Exercise requirements:
Answer these questions from the Advent sermon below:
1. Which Collect is to be repeated with the other Collects every day until Christmas Eve?
2. What words from Philippians head the sermon?
3. What two great facts does the sermon say are held up in connection with each other?

Given passage:

FOURTH SUNDAY IN ADVENT.
PHILIPPIANS iv. 3.-"The Lord is at hand."
THE Collect for the First Sunday in Advent, is, as you may have observed, appointed to be repeated with the other Collects every day till Christmas Eve. And for this reason, because it is framed with a view of turning our thoughts to such subjects as may most profitably occupy our minds at this season of the year; even to the first coming of our blessed Lord in the flesh, and to His second coming to judge the world at the last.
Nor is it through this Collect alone, that our church directs us to the contemplation of these most important truths; but in all the Collects, and generally in all parts of the service selected for the four
weeks in Advent; those of you, my brethren, who have attended at all seriously to the portions of Holy Scripture which have been read at church during the last three weeks, must, I am sure, have been struck with the manner in which these two great facts, the birth of the Lord Jesus Christ, and His return to judgment, (truths between which all the other doctrines of our holy religion find their place,) are held up to our minds; held up in connexion one with the other; held up for this purpose, that we might never separate the two ideas; but that when, as at this time, we are looking forward to the day of our Saviour's birth, as a day of joy and gladness, we should extend our view to that which is closely connected with it, namely, the second appearance of our Lord from heaven.

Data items

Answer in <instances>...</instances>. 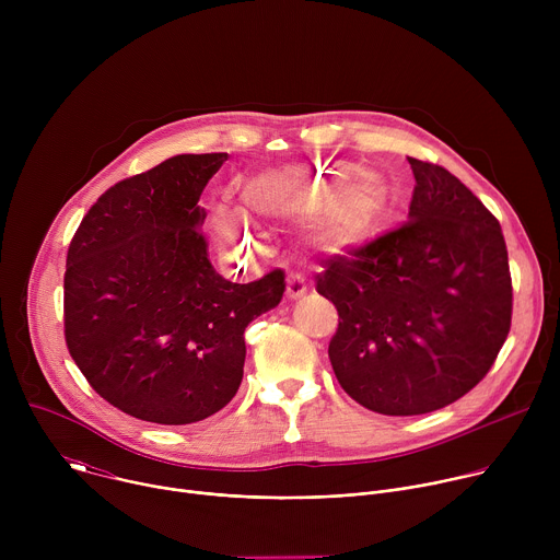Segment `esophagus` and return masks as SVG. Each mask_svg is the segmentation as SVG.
I'll return each instance as SVG.
<instances>
[{"label": "esophagus", "instance_id": "esophagus-1", "mask_svg": "<svg viewBox=\"0 0 560 560\" xmlns=\"http://www.w3.org/2000/svg\"><path fill=\"white\" fill-rule=\"evenodd\" d=\"M305 292H307L305 279H303L301 275H290V277H288V285H285V294H288L290 299H299V296H303Z\"/></svg>", "mask_w": 560, "mask_h": 560}]
</instances>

Result of the exercise:
1. The Collect for the First Sunday in Advent.
2. "The Lord is at hand."
3. The birth of the Lord Jesus Christ and His return to judgment.